Reproduce the rows below word for word, from the line with "At what distance from the lens" to the line with "(x=623, y=1044), (x=558, y=908), (x=238, y=1103), (x=20, y=832)", including both of those lines.

(Spatial question rows)
* BEGIN *

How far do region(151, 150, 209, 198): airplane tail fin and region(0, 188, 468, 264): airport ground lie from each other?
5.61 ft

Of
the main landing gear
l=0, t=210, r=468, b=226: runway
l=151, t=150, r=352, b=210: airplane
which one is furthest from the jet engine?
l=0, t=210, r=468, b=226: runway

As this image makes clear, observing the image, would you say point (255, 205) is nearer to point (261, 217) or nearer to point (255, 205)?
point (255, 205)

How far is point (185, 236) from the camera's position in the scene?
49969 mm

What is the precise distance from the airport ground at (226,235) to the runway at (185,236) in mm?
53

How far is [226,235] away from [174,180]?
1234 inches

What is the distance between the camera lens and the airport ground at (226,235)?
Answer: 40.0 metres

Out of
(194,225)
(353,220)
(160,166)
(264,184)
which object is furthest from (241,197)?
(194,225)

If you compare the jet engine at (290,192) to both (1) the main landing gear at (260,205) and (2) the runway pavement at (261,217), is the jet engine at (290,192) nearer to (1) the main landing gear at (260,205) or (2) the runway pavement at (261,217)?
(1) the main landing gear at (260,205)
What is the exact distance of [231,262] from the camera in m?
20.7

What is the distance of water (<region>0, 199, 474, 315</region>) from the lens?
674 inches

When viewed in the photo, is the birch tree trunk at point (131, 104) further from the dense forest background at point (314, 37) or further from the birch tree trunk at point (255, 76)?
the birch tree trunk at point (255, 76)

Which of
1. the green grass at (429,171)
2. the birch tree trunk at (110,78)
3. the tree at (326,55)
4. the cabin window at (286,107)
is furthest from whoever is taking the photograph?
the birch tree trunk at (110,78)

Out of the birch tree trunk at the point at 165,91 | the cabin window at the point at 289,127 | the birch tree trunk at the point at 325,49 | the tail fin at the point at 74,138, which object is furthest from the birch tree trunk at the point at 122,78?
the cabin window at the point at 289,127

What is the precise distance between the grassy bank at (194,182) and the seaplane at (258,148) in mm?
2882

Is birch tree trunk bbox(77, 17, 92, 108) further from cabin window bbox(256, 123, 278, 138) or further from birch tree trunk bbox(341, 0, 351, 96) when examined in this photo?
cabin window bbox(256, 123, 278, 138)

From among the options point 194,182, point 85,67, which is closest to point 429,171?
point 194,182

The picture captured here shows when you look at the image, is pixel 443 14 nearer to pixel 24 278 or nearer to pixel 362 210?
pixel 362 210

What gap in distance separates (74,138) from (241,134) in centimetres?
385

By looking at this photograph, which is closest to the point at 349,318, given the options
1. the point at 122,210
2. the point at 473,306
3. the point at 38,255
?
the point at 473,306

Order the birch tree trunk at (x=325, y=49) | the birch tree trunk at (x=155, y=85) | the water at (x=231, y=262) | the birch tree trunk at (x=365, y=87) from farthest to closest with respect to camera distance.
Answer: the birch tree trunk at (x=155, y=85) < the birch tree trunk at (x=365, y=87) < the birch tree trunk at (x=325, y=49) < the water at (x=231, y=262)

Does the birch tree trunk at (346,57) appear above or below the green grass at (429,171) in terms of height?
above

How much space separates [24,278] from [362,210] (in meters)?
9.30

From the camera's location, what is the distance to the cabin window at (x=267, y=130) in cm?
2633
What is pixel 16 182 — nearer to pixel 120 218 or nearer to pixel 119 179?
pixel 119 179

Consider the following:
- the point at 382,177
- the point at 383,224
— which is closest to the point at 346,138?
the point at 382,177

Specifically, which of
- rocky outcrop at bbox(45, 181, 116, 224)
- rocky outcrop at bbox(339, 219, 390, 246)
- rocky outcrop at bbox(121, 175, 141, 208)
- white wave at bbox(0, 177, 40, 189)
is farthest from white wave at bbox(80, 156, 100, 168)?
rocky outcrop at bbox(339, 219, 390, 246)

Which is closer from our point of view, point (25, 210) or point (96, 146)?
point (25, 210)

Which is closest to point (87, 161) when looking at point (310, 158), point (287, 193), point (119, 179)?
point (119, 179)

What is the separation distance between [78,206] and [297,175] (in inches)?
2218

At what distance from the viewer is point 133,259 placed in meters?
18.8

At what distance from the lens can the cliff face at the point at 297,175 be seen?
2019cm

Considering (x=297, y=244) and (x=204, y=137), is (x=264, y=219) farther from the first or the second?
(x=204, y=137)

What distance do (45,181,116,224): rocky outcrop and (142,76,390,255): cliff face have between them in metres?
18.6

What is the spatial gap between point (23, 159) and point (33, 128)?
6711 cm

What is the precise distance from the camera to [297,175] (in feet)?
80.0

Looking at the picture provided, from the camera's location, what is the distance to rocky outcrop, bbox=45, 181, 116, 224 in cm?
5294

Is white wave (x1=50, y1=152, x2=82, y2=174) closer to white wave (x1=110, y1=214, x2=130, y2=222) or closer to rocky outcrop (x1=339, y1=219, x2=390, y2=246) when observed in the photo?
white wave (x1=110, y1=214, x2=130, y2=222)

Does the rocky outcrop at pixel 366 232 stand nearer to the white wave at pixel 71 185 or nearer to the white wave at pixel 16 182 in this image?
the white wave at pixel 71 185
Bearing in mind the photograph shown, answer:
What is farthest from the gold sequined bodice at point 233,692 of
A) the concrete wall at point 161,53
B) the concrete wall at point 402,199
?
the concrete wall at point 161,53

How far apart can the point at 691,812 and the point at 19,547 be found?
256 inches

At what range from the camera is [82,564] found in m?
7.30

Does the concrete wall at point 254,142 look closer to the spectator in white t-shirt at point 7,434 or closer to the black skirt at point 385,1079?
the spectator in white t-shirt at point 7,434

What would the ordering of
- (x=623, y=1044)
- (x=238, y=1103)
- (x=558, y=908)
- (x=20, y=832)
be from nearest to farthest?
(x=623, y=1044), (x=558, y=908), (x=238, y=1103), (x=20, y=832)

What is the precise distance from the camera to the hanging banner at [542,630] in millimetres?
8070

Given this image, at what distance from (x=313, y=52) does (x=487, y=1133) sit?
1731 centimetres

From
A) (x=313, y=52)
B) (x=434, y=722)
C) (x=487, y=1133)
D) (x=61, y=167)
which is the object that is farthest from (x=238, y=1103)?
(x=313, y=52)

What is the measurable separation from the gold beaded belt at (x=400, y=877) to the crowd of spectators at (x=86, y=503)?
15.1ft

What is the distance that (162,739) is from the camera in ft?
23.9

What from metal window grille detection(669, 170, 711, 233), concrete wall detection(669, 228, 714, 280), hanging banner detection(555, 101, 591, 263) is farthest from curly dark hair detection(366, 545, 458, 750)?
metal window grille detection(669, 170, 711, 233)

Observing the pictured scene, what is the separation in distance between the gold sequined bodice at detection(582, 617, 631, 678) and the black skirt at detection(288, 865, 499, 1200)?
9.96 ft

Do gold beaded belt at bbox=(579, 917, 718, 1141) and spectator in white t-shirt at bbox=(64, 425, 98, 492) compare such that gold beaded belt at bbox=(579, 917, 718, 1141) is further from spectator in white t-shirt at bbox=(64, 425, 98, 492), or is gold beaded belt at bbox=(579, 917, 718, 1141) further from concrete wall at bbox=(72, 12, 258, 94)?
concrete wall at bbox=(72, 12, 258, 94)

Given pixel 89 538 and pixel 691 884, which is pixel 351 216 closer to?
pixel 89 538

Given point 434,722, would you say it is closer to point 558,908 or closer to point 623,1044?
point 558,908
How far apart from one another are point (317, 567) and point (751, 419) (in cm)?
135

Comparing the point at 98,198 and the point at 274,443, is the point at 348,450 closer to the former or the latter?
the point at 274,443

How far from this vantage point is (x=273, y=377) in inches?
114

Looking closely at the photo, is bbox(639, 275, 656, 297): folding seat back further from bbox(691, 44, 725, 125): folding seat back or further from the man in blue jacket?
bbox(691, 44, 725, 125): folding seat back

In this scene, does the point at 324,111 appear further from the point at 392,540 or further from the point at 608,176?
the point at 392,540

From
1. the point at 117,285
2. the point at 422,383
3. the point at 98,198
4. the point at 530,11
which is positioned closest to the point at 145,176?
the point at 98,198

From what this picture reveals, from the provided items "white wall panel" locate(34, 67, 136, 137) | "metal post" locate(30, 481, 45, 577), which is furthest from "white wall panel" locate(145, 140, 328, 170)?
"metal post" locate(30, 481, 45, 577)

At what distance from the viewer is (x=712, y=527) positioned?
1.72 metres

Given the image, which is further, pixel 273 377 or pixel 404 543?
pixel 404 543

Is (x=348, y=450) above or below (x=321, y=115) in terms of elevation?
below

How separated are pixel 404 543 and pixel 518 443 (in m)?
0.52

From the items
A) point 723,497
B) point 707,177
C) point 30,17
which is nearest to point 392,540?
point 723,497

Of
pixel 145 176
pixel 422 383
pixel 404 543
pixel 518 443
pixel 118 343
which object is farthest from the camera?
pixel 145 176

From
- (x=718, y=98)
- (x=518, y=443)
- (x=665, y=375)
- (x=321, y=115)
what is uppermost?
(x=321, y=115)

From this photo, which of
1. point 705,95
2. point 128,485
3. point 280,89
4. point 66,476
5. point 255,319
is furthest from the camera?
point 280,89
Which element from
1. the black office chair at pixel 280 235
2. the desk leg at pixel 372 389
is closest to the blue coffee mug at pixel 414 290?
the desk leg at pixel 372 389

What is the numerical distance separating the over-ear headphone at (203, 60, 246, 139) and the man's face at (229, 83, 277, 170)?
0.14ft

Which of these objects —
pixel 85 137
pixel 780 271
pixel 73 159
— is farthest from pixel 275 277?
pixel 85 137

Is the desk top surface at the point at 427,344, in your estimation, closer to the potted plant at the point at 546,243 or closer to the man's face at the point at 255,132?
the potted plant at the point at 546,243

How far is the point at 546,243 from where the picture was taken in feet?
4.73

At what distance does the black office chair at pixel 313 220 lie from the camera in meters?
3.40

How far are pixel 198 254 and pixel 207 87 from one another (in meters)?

* END *

FINAL RESULT:
At what distance from the lens can the cliff face at the point at 297,175 be seen?
2019cm

Considering (x=297, y=244) and (x=204, y=137), is (x=264, y=219) farther from the first or the second?
(x=204, y=137)

What distance do (45,181,116,224): rocky outcrop and (142,76,390,255): cliff face have between them in metres?
18.6

What is the spatial gap between point (23, 159) and point (33, 128)?
6711 cm

What is the precise distance from the camera to [297,175] (in feet)?
80.0

Looking at the picture provided, from the camera's location, what is the distance to rocky outcrop, bbox=45, 181, 116, 224 in cm?
5294

Is white wave (x1=50, y1=152, x2=82, y2=174) closer to white wave (x1=110, y1=214, x2=130, y2=222) or closer to rocky outcrop (x1=339, y1=219, x2=390, y2=246) when observed in the photo?
white wave (x1=110, y1=214, x2=130, y2=222)

Does the rocky outcrop at pixel 366 232 stand nearer to the white wave at pixel 71 185 or nearer to the white wave at pixel 16 182 in this image?
the white wave at pixel 71 185
Bearing in mind the photograph shown, answer:
What is farthest from the gold sequined bodice at point 233,692 of
A) the concrete wall at point 161,53
B) the concrete wall at point 402,199
?
the concrete wall at point 161,53

How far apart can the point at 691,812 and the point at 19,547 be found?
256 inches

At what range from the camera is [82,564] found in m?
7.30

Does the concrete wall at point 254,142 look closer to the spectator in white t-shirt at point 7,434 or closer to the black skirt at point 385,1079?
the spectator in white t-shirt at point 7,434

What would the ordering of
- (x=623, y=1044)
- (x=238, y=1103)
- (x=558, y=908)
- (x=20, y=832)
be from nearest to farthest?
(x=623, y=1044), (x=558, y=908), (x=238, y=1103), (x=20, y=832)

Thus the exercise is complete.